Frequently Asked Questions
X-ray photons (1–100 keV) have enough energy to overcome the binding energy of inner-shell electrons, causing photoionisation. Visible light photons (1.77–3.1 eV) interact with outer electrons and are absorbed or reflected by the molecular bonds of skin and tissue. The high energy of X-rays also means fewer are absorbed per unit thickness, allowing transmission through soft tissue while being blocked by dense bone.
The photoelectric effect (Nobel Prize, Einstein 1921) shows that light ejects electrons from metals only when photon energy exceeds the material's work function, regardless of intensity. For sodium (work function 2.3 eV), only photons with λ < 540 nm can eject electrons.
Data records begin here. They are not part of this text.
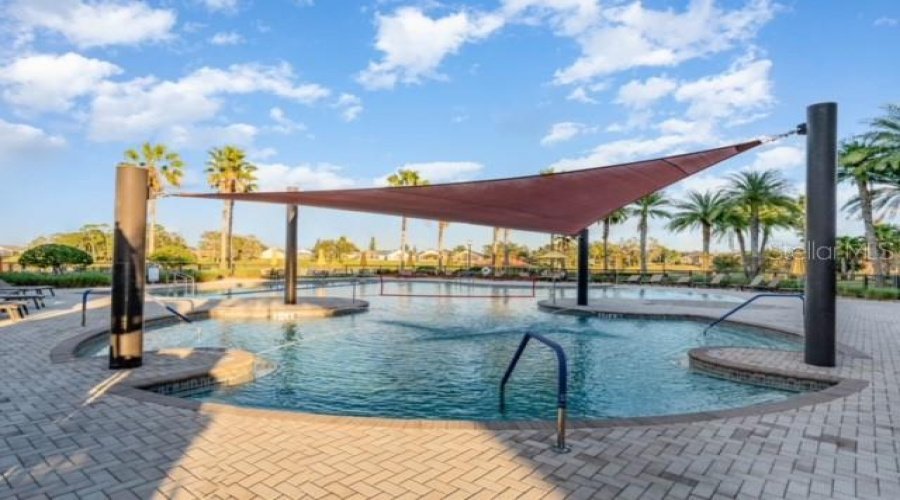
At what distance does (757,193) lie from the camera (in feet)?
83.9

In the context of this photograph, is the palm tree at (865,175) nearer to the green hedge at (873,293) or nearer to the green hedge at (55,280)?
the green hedge at (873,293)

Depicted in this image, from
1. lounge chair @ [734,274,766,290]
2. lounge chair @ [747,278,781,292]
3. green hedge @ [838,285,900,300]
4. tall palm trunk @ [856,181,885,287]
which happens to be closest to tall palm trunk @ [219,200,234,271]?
lounge chair @ [734,274,766,290]

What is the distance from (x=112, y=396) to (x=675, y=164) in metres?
6.50

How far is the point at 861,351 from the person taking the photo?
22.2 ft

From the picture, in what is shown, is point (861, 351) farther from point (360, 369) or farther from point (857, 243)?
point (857, 243)

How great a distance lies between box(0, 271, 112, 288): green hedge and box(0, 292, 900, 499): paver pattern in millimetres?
18341

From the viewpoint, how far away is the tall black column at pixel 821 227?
561 cm

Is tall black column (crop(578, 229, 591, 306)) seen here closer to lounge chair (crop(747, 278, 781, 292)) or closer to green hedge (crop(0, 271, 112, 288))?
lounge chair (crop(747, 278, 781, 292))

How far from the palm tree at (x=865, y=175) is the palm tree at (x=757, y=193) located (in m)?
4.87

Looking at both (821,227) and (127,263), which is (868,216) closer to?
(821,227)

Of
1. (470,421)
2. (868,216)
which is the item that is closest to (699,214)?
(868,216)

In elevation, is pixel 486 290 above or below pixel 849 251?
below

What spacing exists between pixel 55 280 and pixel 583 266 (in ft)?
67.2

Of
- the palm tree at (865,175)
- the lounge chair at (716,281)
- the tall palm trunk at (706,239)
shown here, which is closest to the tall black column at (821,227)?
the palm tree at (865,175)
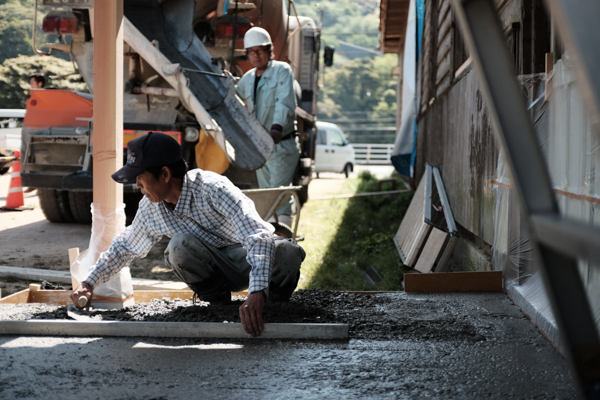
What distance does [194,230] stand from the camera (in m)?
3.21

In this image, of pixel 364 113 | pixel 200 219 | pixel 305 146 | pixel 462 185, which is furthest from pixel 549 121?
pixel 364 113

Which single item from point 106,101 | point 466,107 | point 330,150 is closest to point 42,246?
point 106,101

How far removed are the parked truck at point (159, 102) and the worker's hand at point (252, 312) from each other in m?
3.15

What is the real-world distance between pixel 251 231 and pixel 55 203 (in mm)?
5531

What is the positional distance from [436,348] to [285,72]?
4571 millimetres

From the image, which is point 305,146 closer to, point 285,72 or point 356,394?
point 285,72

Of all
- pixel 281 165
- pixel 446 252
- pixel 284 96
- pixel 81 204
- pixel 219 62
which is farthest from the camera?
pixel 81 204

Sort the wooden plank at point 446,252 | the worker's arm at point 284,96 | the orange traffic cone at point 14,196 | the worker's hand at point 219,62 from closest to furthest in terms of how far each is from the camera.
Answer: the wooden plank at point 446,252 → the worker's hand at point 219,62 → the worker's arm at point 284,96 → the orange traffic cone at point 14,196

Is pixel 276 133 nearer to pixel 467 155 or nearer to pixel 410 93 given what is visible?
pixel 467 155

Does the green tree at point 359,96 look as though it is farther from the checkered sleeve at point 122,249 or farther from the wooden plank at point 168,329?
the wooden plank at point 168,329

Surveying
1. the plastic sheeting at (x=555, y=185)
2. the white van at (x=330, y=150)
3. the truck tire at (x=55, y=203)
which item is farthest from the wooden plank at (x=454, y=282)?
the white van at (x=330, y=150)

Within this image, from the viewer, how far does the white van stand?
22.1 meters

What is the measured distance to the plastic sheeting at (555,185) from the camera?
7.60 feet

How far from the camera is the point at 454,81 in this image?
18.2 ft
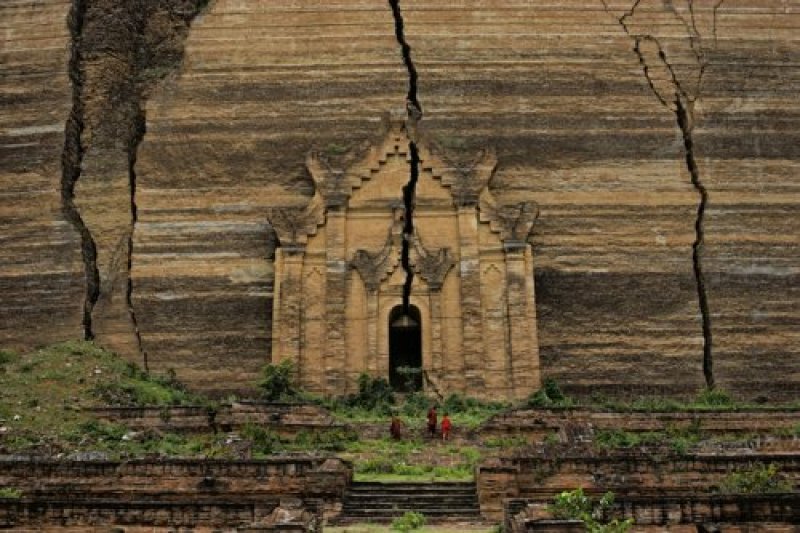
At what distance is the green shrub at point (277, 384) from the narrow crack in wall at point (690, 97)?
8.51 m

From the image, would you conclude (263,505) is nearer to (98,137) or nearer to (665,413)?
(665,413)

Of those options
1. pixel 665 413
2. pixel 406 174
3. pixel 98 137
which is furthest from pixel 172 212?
pixel 665 413

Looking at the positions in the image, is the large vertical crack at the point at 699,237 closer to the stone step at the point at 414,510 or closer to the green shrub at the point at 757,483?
the green shrub at the point at 757,483

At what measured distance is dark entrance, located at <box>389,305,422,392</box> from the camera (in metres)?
21.7

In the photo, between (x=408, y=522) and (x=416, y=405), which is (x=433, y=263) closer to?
(x=416, y=405)

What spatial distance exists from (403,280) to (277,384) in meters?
3.37

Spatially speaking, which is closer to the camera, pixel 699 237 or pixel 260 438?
pixel 260 438

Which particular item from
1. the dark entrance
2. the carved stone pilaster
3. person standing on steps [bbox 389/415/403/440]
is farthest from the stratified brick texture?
person standing on steps [bbox 389/415/403/440]

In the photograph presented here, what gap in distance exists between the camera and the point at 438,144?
2334cm

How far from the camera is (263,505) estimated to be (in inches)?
455

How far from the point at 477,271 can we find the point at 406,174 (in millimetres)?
2690

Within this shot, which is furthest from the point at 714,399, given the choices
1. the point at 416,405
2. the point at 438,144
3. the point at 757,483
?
the point at 757,483

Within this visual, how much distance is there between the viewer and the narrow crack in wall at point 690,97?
896 inches

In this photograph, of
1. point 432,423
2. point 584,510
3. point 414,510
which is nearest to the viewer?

This proved light's quantum (particle) nature and underpins photomultiplier tubes, CCD image sensors, and solar cells.
A blackbody radiator's spectrum peaks at λ_peak = 2,898 μm·K / T (Wien's displacement law). The Sun (5,778 K) peaks at 500 nm (green), matching peak human visual sensitivity. A tungsten bulb filament (2,700 K) peaks at 1,070 nm (near-IR), making it thermally inefficient — most energy is emitted as heat. LED lights tune their emission to match human vision more efficiently.